A bióloga Dayse Ferreira, que colaborou com o planejamento de colocação das câmeras nas duas UCs e participou da instalação na FLONA do Amapá, conta que o trabalho foi árduo, principalmente pelas distâncias que se tem de percorrer no meio da floresta, “carregando equipamentos debaixo de chuva e passando horas na voadeira em pleno sol”. Ela também realizou a triagem de todos os registros das armadilhas fotográficas. “Foram muitas horas em frente ao computador e milhares de arquivos revisados”, conta.

Só na FLONA do Amapá foram feitos 15.856 registros de animais em vídeo. Desses, 1.588 eram mamíferos. De acordo com Felipe Feliciani, entre as espécies que despertaram maior interesse estão nove registros de onças-pintadas (Panthera onca), três de onça parda (Puma concolor), 99 de anta (Tapirus terrestris), 413 de queixada (Tayassu pecari) e 285 de caititu (Pecari tajacu), vários deles com grupos de indivíduos jovens e adultos.

Segundo Fernanda Colares Brandão, gestora do Núcleo de Gestão Integrada do Amapá Central, que inclui a FLONA do Amapá e Parque Nacional do Tumucumaque pelo ICMBio, as discussões a respeito da onça-pintada começaram a ser debatidas em razão da sua abundância na região. “Tivemos alguns ataques a animais domésticos e avistamentos pela população que vive na região. Sentimos então a necessidade de um monitoramento a longo prazo, com respostas mais coesas sobre o estado de conservação desse felino no território”, explica.

Assim, aplicou-se na localidade um protocolo piloto de monitoramento. “A ideia é replicá-lo em outras Unidades de Conservação administradas pelo ICMBio que também precisam de respostas científicas para os conflitos envolvendo a espécie que, embora seja o maior predador do Brasil, está ameaçada pela caça e pressão das fronteiras agrícolas e urbanas sobre as áreas naturais”, completa Fernanda.

A FLONA do Amapá está localizada no centro do estado do Amapá, sendo uma região com alto grau de conservação e altos índices de biodiversidade.
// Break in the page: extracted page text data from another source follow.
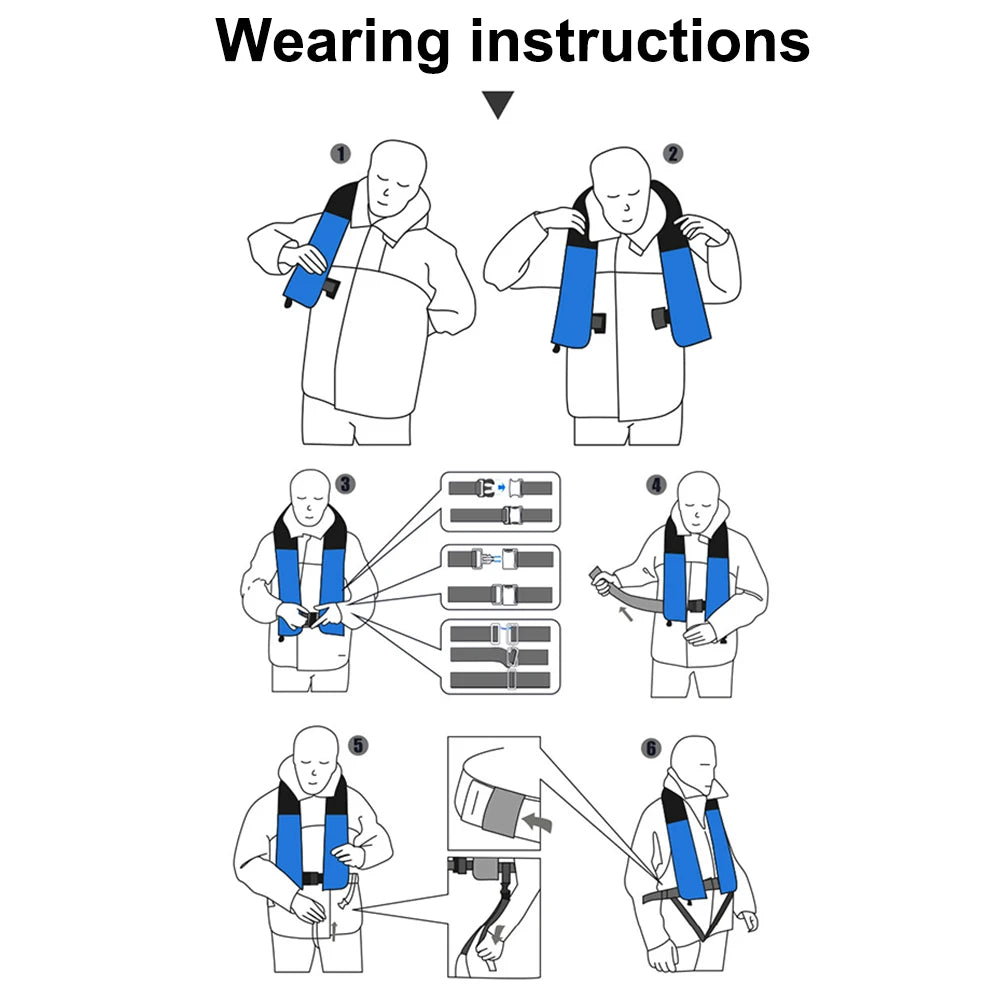 Wearing instructions

1

2

3

4

5

6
Trata-se de uma das áreas da Amazônia com maior lacuna do conhecimento científico, carecendo de informações que vão desde inventários das espécies, até relações da biodiversidade com as atividades humanas, que cada vez mais avançam sobre a floresta.

De acordo com Fernanda, os dados coletados indicam que a população de onças-pintadas e demais mamíferos encontram-se em um estado íntegro. “Agora, o desafio é garantir a execução do monitoramento anual ou bianual a partir da busca por recursos financeiros, bem como obter mais apoio junto à comunidade cientifica para aumentar a realização de pesquisas”.
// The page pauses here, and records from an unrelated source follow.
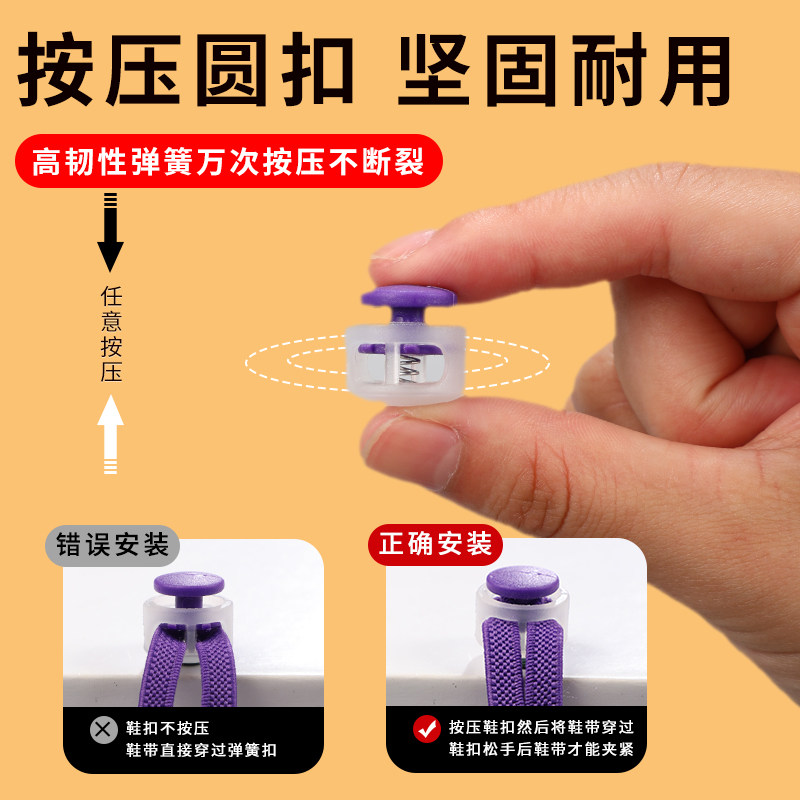 按压圆扣 坚固耐用

高韧性弹簧万次按压不断裂

任意按压

错误安装

鞋扣不按压
鞋带直接穿过弹簧扣

正确安装

按压鞋扣然后将鞋带穿过
鞋扣松手后鞋带才能夹紧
Já o Parque Nacional do Cabo Orange é uma Unidade de Conservação de proteção integral, que corresponde a uma área de 619 mil hectares. Seu excelente estado de conservação garante abrigo seguro e alimentos abundantes para a reprodução de muitas espécies de aves migratórias, répteis e mamíferos, muitos dos quais ameaçados de extinção em outras partes da Amazônia e do Brasil.

Paulo Silvestro, analista ambiental do ICMBio, conta que ali, como sul do Amazonas e na FLONA do Amapá, as onças são consideradas animais ameaçadores, e sua busca por alimentos junto a propriedades rurais e urbanas é razão de conflitos com seres humanos.
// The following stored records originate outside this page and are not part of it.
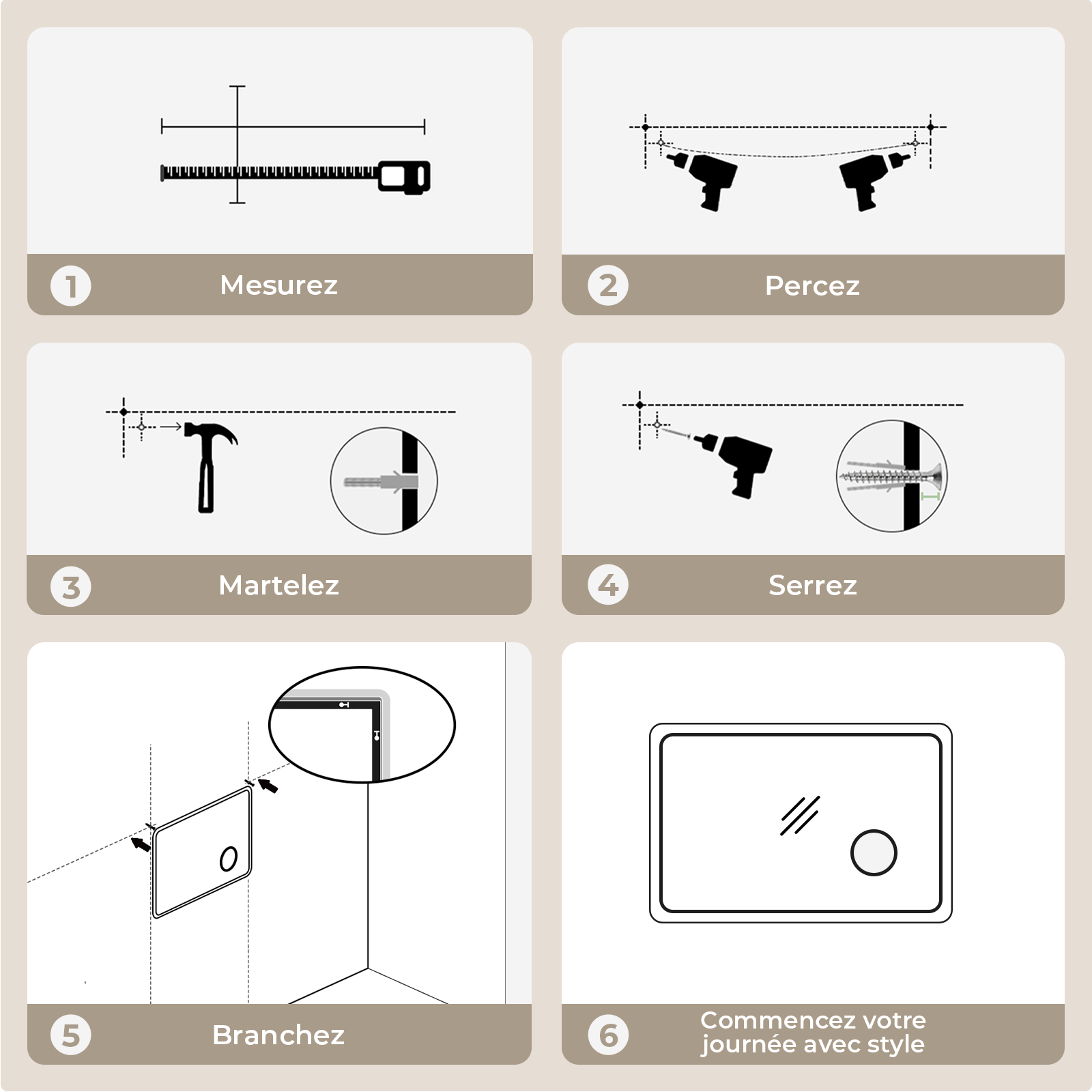 1 Mesurez

2 Percez

3 Martelez

4 Serrez

5 Branchez

6 Commencez votre journée avec style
“Os dados obtidos nos dois anos de monitoramento estão sendo analisados, “mas já observamos que alguns animais demonstram ter um porte maior do que comumente se vê em outras regiões. Se isso for confirmado, já será uma informação nova para a ciência”, explica.

Segundo Paulo, o próximo passo será buscar apoio financeiro para o fomento de novas amostragens em campo. O objetivo é criar uma série histórica com informações abundantes sobre onças no Parque. “Com isso, qualquer alteração observada na ocorrência da espécie ou de suas presas poderá ser interpretada como indicativo de distúrbio no ecossistema, permitindo orientar rapidamente as ações de manejo do ICMBio”, conclui.

O trabalho de monitoramento de onças-pintadas realizado pelo WWF-Brasil em parceria com o ICMBio não apenas contribui para a conservação da espécie, mas também fortalece os dados científicos sobre a biodiversidade, a preservação de refúgios para espécies ameaçadas de extinção e reforça o papel fundamental das Unidades de Conservação na proteção da biodiversidade e no manejo sustentável dos recursos naturais.